Hut site, Gleann Seanchoirp, Co. Kerry
Co. Kerry |
Settlement Sites
In a valley on the Dingle Peninsula whose Irish name, Gleann Seanchoirp, translates roughly as the glen of the old body, a cluster of drystone structures sits among rough, rocky ground.
Drystone construction uses no mortar; stones are carefully selected and stacked so that their own weight and interlocking shapes hold the wall together. What makes this particular group of remains quietly arresting is not any single feature but the combination of setting and survival: the structures occupy what appears to have been a functioning field system, suggesting that people did not merely pass through this landscape but organised and worked it over a sustained period.
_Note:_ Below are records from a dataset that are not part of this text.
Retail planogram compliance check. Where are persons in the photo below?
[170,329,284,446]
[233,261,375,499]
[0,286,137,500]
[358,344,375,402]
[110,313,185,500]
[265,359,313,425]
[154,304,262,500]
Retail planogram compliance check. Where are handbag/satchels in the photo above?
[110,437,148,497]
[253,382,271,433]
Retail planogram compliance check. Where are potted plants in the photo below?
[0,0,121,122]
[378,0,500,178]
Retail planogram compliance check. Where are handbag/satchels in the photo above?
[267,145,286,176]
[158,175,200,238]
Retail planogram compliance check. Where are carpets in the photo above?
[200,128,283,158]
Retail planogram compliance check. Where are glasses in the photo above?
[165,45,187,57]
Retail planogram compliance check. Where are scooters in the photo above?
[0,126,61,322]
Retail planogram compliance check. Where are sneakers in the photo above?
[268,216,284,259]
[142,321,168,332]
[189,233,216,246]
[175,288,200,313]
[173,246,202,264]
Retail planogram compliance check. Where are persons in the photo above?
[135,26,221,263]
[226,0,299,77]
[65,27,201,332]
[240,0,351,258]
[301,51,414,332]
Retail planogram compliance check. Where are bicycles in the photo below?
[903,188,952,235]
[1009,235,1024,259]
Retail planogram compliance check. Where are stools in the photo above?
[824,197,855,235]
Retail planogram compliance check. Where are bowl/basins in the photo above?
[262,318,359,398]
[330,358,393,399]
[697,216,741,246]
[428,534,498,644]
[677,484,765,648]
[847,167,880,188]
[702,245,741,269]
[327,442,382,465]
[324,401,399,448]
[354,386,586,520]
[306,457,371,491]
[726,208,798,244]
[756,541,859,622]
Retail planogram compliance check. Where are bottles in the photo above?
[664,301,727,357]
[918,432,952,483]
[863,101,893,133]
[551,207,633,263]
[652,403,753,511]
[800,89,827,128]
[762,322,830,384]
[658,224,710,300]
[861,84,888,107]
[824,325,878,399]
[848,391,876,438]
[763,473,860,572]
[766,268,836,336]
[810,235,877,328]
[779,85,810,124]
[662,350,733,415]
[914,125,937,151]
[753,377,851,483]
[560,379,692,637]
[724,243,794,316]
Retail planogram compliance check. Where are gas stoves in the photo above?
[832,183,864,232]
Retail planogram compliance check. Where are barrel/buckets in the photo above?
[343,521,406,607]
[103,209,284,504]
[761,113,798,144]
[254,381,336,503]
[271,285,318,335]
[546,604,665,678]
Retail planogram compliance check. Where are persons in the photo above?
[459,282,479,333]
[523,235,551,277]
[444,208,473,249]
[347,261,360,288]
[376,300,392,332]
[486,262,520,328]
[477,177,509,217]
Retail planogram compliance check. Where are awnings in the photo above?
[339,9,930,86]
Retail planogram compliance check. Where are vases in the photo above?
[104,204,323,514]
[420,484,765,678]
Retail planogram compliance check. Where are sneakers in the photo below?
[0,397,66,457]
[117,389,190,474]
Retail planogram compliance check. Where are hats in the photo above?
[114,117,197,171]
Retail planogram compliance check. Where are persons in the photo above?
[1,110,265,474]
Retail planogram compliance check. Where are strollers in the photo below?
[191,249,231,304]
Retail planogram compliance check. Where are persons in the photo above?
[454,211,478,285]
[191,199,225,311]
Among the structures recorded here is a pair of conjoined circular huts, set about six metres to the north of another feature within the same complex. The two huts are small, one measuring roughly two and a half metres in diameter and the other around four metres, with surviving wall height of approximately one metre. Both are very poorly preserved, their forms only just legible in the terrain. The site was documented by J. Cuppage in the 1986 Corca Dhuibhne archaeological survey of the Dingle Peninsula, a detailed regional study that catalogued the extraordinary density of early remains across this part of County Kerry. No precise date has been assigned to the huts, which is not unusual for drystone structures of this kind; without excavation, such features are difficult to place in any specific period.
The notes give very little by way of visitor access or approach, and the terrain is described as rough and rocky, which in this part of Kerry tends to mean precisely that.